Start of DATA FOR PROCESSING

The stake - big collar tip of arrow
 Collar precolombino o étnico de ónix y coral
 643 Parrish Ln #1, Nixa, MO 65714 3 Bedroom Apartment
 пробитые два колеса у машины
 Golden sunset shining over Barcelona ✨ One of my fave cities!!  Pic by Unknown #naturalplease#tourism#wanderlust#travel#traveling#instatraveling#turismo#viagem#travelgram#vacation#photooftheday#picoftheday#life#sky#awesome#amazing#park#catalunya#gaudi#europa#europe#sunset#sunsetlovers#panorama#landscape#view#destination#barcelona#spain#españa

End of DATA FOR PROCESSING

WHAT TO PRODUCE = What you should produce is an exact retyping of every line above.

WRITTEN REPLY =
The stake - big collar tip of arrow
 Collar precolombino o étnico de ónix y coral
 643 Parrish Ln #1, Nixa, MO 65714 3 Bedroom Apartment
 пробитые два колеса у машины
 Golden sunset shining over Barcelona ✨ One of my fave cities!!  Pic by Unknown #naturalplease#tourism#wanderlust#travel#traveling#instatraveling#turismo#viagem#travelgram#vacation#photooftheday#picoftheday#life#sky#awesome#amazing#park#catalunya#gaudi#europa#europe#sunset#sunsetlovers#panorama#landscape#view#destination#barcelona#spain#españa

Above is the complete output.